#### [Data supplied]
## Begin

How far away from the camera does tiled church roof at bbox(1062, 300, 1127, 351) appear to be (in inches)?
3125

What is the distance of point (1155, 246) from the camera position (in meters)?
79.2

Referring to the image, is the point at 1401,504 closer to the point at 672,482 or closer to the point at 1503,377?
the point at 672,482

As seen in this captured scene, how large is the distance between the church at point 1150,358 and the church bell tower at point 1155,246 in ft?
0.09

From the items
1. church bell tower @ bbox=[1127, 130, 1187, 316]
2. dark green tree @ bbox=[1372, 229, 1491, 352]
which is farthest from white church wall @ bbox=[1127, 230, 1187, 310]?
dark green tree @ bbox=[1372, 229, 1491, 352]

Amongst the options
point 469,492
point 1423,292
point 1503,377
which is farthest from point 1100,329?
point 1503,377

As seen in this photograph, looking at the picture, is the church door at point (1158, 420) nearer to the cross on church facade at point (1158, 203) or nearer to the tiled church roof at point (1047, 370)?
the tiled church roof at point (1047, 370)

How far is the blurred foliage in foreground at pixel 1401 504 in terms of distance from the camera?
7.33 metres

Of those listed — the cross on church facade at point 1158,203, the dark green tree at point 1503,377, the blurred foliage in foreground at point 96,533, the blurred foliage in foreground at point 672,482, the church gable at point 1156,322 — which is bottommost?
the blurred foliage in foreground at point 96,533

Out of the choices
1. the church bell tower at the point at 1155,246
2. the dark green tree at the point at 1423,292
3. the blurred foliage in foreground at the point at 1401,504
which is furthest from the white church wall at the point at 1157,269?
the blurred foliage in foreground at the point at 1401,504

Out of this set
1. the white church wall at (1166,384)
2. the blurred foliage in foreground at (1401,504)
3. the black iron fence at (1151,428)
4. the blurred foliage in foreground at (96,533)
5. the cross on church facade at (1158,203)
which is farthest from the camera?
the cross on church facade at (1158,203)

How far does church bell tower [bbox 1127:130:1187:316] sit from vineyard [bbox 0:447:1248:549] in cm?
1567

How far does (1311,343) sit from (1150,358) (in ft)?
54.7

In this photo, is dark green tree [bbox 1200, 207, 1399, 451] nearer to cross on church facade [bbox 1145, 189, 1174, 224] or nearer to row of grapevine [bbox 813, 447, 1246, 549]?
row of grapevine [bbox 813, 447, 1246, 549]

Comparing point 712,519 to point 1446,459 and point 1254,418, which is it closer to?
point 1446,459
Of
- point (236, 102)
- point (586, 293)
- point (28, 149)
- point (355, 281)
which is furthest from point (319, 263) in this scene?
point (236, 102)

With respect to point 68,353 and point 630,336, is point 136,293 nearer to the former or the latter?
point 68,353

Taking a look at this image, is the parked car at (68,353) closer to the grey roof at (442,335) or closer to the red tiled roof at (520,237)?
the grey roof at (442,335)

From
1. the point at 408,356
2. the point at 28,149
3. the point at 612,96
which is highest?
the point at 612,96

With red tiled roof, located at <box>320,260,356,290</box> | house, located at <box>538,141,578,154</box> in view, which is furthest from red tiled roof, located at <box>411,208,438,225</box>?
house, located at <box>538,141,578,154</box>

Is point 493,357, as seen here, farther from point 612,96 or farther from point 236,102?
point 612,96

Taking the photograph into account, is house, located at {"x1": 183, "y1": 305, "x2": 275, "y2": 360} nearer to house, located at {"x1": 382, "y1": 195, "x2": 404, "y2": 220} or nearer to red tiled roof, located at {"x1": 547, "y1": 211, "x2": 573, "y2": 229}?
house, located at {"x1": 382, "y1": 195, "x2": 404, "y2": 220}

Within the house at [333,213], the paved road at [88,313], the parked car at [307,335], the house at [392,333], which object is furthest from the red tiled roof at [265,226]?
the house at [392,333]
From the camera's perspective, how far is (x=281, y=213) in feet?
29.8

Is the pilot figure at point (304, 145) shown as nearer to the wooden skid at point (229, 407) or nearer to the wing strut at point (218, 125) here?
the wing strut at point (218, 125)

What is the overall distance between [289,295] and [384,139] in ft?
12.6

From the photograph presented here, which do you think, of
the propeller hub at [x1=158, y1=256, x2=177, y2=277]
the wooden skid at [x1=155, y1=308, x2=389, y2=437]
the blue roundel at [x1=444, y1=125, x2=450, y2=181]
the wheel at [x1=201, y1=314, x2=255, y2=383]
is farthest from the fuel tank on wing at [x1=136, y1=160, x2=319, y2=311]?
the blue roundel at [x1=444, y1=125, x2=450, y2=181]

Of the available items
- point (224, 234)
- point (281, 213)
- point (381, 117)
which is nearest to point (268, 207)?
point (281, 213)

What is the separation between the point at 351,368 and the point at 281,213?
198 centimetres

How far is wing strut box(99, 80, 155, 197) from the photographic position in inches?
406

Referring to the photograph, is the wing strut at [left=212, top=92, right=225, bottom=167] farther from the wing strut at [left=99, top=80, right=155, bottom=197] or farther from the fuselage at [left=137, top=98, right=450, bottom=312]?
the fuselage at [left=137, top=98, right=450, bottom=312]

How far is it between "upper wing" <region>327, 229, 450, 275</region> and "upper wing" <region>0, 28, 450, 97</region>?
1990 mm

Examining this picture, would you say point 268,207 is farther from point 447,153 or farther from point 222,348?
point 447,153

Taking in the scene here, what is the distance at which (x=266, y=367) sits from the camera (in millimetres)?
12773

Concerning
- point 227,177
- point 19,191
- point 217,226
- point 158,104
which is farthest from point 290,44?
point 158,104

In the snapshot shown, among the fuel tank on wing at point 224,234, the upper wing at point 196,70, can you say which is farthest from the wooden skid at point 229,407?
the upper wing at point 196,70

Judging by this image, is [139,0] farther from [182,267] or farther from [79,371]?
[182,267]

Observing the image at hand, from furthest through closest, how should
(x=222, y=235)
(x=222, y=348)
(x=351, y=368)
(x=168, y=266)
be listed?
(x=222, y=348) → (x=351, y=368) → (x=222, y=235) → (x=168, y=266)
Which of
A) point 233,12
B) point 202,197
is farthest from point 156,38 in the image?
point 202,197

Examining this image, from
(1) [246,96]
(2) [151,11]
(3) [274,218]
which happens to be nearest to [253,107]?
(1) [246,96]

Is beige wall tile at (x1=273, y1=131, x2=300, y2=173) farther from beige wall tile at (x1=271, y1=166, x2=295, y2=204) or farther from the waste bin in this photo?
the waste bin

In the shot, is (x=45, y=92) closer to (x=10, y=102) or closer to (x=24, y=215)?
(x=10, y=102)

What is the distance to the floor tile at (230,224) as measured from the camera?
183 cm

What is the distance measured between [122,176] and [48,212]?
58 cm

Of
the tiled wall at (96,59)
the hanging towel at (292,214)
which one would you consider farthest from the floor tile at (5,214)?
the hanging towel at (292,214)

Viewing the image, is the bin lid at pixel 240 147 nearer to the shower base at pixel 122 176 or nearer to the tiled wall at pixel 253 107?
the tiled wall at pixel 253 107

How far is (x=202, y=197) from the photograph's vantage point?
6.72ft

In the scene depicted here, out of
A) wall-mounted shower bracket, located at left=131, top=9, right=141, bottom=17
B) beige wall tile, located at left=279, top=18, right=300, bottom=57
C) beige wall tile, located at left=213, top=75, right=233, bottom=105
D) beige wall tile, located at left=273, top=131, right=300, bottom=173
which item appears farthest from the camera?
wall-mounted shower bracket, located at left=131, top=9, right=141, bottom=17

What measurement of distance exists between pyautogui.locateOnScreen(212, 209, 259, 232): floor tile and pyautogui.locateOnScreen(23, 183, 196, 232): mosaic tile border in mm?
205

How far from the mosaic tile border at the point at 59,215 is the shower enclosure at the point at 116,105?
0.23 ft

## End

#### [Work to be completed]
The entries above should be repeated exactly, every one of them.

#### [Response to this task]
How far away from the camera does tiled church roof at bbox(1062, 300, 1127, 351) appear to be (in inches)?
3125

What is the distance of point (1155, 246) from the camera position (in meters)?
79.2

Referring to the image, is the point at 1401,504 closer to the point at 672,482 or closer to the point at 1503,377?
the point at 672,482

As seen in this captured scene, how large is the distance between the church at point 1150,358 and the church bell tower at point 1155,246 in ft?
0.09

From the items
1. church bell tower @ bbox=[1127, 130, 1187, 316]
2. dark green tree @ bbox=[1372, 229, 1491, 352]
which is farthest from white church wall @ bbox=[1127, 230, 1187, 310]?
dark green tree @ bbox=[1372, 229, 1491, 352]

Amongst the options
point 469,492
point 1423,292
point 1503,377
which is farthest from point 1100,329?
point 1503,377

As seen in this photograph, looking at the picture, is the church door at point (1158, 420) nearer to the cross on church facade at point (1158, 203) or nearer to the tiled church roof at point (1047, 370)?
the tiled church roof at point (1047, 370)

How far is the blurred foliage in foreground at pixel 1401 504 in terms of distance from the camera?
7.33 metres

Of those listed — the cross on church facade at point 1158,203, the dark green tree at point 1503,377, the blurred foliage in foreground at point 96,533, the blurred foliage in foreground at point 672,482, the church gable at point 1156,322 — which is bottommost?
the blurred foliage in foreground at point 96,533

Out of the choices
1. the church bell tower at the point at 1155,246
2. the dark green tree at the point at 1423,292
3. the blurred foliage in foreground at the point at 1401,504
which is furthest from the white church wall at the point at 1157,269?
the blurred foliage in foreground at the point at 1401,504

Out of this set
1. the white church wall at (1166,384)
2. the blurred foliage in foreground at (1401,504)
3. the black iron fence at (1151,428)
4. the blurred foliage in foreground at (96,533)
5. the cross on church facade at (1158,203)
which is farthest from the camera?
the cross on church facade at (1158,203)

How far does church bell tower [bbox 1127:130:1187:316] sit from vineyard [bbox 0:447:1248:549] in cm?
1567

How far does (1311,343) sit from (1150,358) (in ft)?
54.7

In this photo, is dark green tree [bbox 1200, 207, 1399, 451] nearer to cross on church facade [bbox 1145, 189, 1174, 224] or nearer to row of grapevine [bbox 813, 447, 1246, 549]?
row of grapevine [bbox 813, 447, 1246, 549]

Comparing point 712,519 to point 1446,459 and point 1254,418, which is it closer to?
point 1446,459
Of
- point (236, 102)
- point (586, 293)
- point (28, 149)
- point (355, 281)
which is furthest from point (319, 263) in this scene?
point (236, 102)

With respect to point 68,353 and point 630,336, is point 136,293 nearer to the former or the latter?
point 68,353

Taking a look at this image, is the parked car at (68,353) closer to the grey roof at (442,335) or closer to the red tiled roof at (520,237)?
the grey roof at (442,335)

From
1. the point at 408,356
2. the point at 28,149
3. the point at 612,96
which is highest?
the point at 612,96

With red tiled roof, located at <box>320,260,356,290</box> | house, located at <box>538,141,578,154</box> in view, which is furthest from red tiled roof, located at <box>411,208,438,225</box>?
house, located at <box>538,141,578,154</box>

Is point 493,357, as seen here, farther from point 612,96 or farther from point 236,102?
point 612,96

Taking the photograph into account, is house, located at {"x1": 183, "y1": 305, "x2": 275, "y2": 360} nearer to house, located at {"x1": 382, "y1": 195, "x2": 404, "y2": 220} or nearer to red tiled roof, located at {"x1": 547, "y1": 211, "x2": 573, "y2": 229}?
house, located at {"x1": 382, "y1": 195, "x2": 404, "y2": 220}

Within the house at [333,213], the paved road at [88,313], the parked car at [307,335], the house at [392,333], which object is furthest from the red tiled roof at [265,226]?
the house at [392,333]
From the camera's perspective, how far is (x=281, y=213) in feet?
29.8

Is the pilot figure at point (304, 145) shown as nearer to the wooden skid at point (229, 407) or nearer to the wing strut at point (218, 125) here?
the wing strut at point (218, 125)

What is the overall distance between [289,295] and [384,139] in ft?
12.6

From the photograph presented here, which do you think, of
the propeller hub at [x1=158, y1=256, x2=177, y2=277]
the wooden skid at [x1=155, y1=308, x2=389, y2=437]
the blue roundel at [x1=444, y1=125, x2=450, y2=181]
the wheel at [x1=201, y1=314, x2=255, y2=383]
is farthest from the fuel tank on wing at [x1=136, y1=160, x2=319, y2=311]?
the blue roundel at [x1=444, y1=125, x2=450, y2=181]

Of the available items
- point (224, 234)
- point (281, 213)
- point (381, 117)
which is nearest to point (268, 207)?
point (281, 213)

What is the separation between the point at 351,368 and the point at 281,213?
198 centimetres

How far is wing strut box(99, 80, 155, 197) from the photographic position in inches?
406

Referring to the photograph, is the wing strut at [left=212, top=92, right=225, bottom=167] farther from the wing strut at [left=99, top=80, right=155, bottom=197] or farther from the fuselage at [left=137, top=98, right=450, bottom=312]?
the fuselage at [left=137, top=98, right=450, bottom=312]

How far is it between "upper wing" <region>327, 229, 450, 275</region> and "upper wing" <region>0, 28, 450, 97</region>?
1990 mm

Examining this picture, would you say point 268,207 is farther from point 447,153 or farther from point 222,348?
point 447,153

Taking in the scene here, what is the distance at which (x=266, y=367) sits from the camera (in millimetres)?
12773

Concerning
- point 227,177
- point 19,191
- point 217,226
- point 158,104
which is farthest from point 290,44?
point 158,104

In the snapshot shown, among the fuel tank on wing at point 224,234, the upper wing at point 196,70, can you say which is farthest from the wooden skid at point 229,407?
the upper wing at point 196,70

Judging by this image, is [139,0] farther from [182,267] or farther from [79,371]?
[182,267]

Observing the image at hand, from furthest through closest, how should
(x=222, y=235)
(x=222, y=348)
(x=351, y=368)
(x=168, y=266)
be listed?
(x=222, y=348) → (x=351, y=368) → (x=222, y=235) → (x=168, y=266)
Which of
A) point 233,12
B) point 202,197
is farthest from point 156,38 in the image?
point 202,197

Examining this image, from
(1) [246,96]
(2) [151,11]
(3) [274,218]
which happens to be nearest to [253,107]?
(1) [246,96]

Is beige wall tile at (x1=273, y1=131, x2=300, y2=173) farther from beige wall tile at (x1=271, y1=166, x2=295, y2=204) or farther from the waste bin in this photo?
the waste bin

In the shot, is (x=45, y=92) closer to (x=10, y=102) or closer to (x=24, y=215)?
(x=10, y=102)

What is the distance to the floor tile at (230,224) as measured from the camera?
183 cm

What is the distance measured between [122,176] and [48,212]?
58 cm

Of
the tiled wall at (96,59)
the hanging towel at (292,214)
which one would you consider farthest from the floor tile at (5,214)?
the hanging towel at (292,214)

Viewing the image, is the bin lid at pixel 240 147 nearer to the shower base at pixel 122 176 or nearer to the tiled wall at pixel 253 107?
the tiled wall at pixel 253 107

How far is (x=202, y=197) from the photograph's vantage point?
6.72ft

In the scene depicted here, out of
A) wall-mounted shower bracket, located at left=131, top=9, right=141, bottom=17
B) beige wall tile, located at left=279, top=18, right=300, bottom=57
C) beige wall tile, located at left=213, top=75, right=233, bottom=105
D) beige wall tile, located at left=273, top=131, right=300, bottom=173
which item appears farthest from the camera?
wall-mounted shower bracket, located at left=131, top=9, right=141, bottom=17

What measurement of distance exists between pyautogui.locateOnScreen(212, 209, 259, 232): floor tile and pyautogui.locateOnScreen(23, 183, 196, 232): mosaic tile border in mm?
205

How far from the mosaic tile border at the point at 59,215 is the shower enclosure at the point at 116,105?
0.23 ft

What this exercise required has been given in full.